Uni-MoE-TTS: Text to Speech model for Uni-MoE 2.0

Uni-MoE-TTS-1.2BA0.7B is the audio output module of the Uni-MoE 2.0 version. It adopts a multi-layer Transformers architecture with mixture of experts(from text tokens to audio tokens) and an innovative context-aware & long-audio chunking synthesis mechanism, enabling high-quality long-audio synthesis. Currently, it supports three distinct timbres and two languages (Chinese and English), while the function of text-controlled speech style is still in the experimental stage.

Performance of Uni-MoE-TTS

Installation

The following instructions are for Linux installation.

1. Clone github repository and navigate to the UniMoE Audio folder

git clone https://github.com/HITsz-TMG/Uni-MoE/tree/master/Uni_MoE_TTS
cd Uni_MoE_TTS 

2. Set up environment

We recommend using conda to install the environment.

conda env create -n unimoe-tts python=3.11
conda activate unimoe-tts
pip install -r requirements.txt

UniMoE TTS Weights

All weights should be downloaded to ensure use. After downloading all of them, organize the weights as follows in '/path/to/Uni-MoE-TTS-CKPT' folder:

Uni-MoE-TTS-CKPT
├── qwen_pp
│   ├── config.json
│   ├── configuration.json
│   ├── generation_config.json
│   ├── preprocessor_config.json
│   ├── tokenizer_config.json
│   ├── tokenizer.json
│   └── vocab.json
├── speech_gen_ep2.bin
├── training
│   ├── experts
│   │   ├── expert_num_0.bin
│   │   ├── expert_num_1.bin
│   │   ├── expert_num_2.bin
│   │   ├── expert_num_3.bin
│   │   └── expert_num.bin
│   └── from_model
│       └── speech_generator.bin
├── wavtokenizer_large_unify_600_24k.ckpt
└── wavtokenizer_smalldata_frame40_3s_nq1_code4096_dim512_kmeans200_attn.yaml

All the weights can be downloaded from the following link: Uni-MoE-TTS Qwen2.5-0.5B-Instruct is needed if you need to train our model, download Qwen2.5-0.5B-Instruct from this link: Qwen2.5-0.5B-Instruct

How to train

Make sure that all the weights are downloaded and the environment is set correctly, especially for the base model.

* [Instruction] Write out word for word the part of the Uni-MoE-TTS page starting at "Performance of Uni-MoE-TTS" and ending at "install the environment.". The data after this point are separate from the Uni-MoE-TTS page.

* [Given information]
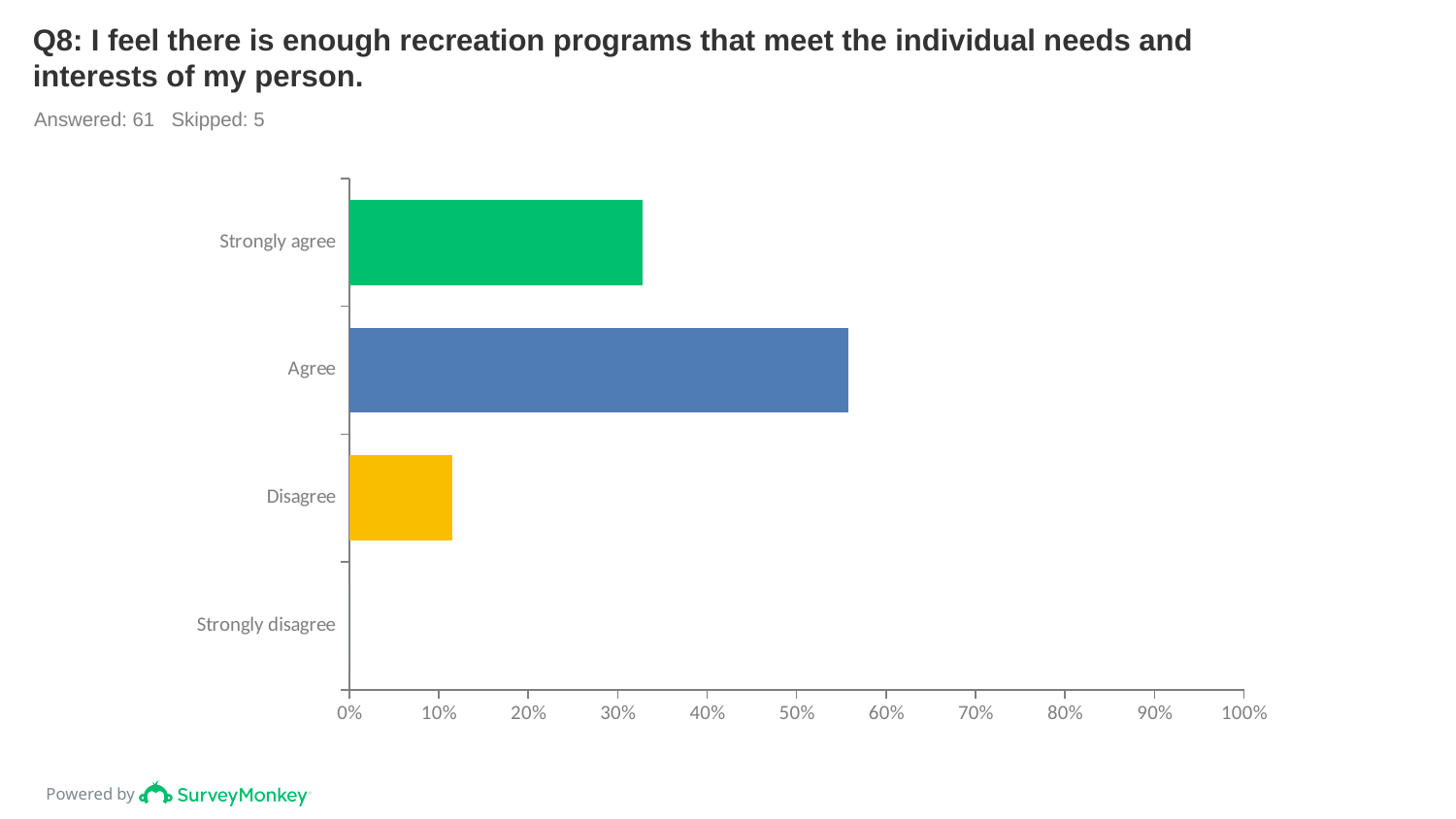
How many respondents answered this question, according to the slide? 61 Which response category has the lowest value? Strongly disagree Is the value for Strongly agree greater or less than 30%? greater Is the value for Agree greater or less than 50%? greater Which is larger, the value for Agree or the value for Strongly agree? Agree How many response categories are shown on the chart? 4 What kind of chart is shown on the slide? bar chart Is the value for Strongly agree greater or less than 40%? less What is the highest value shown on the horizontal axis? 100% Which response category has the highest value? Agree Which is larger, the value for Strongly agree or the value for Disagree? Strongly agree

* [Result for this exercise]
Performance of Uni-MoE-TTS

Installation

The following instructions are for Linux installation.

1. Clone github repository and navigate to the UniMoE Audio folder

git clone https://github.com/HITsz-TMG/Uni-MoE/tree/master/Uni_MoE_TTS
cd Uni_MoE_TTS 

2. Set up environment

We recommend using conda to install the environment.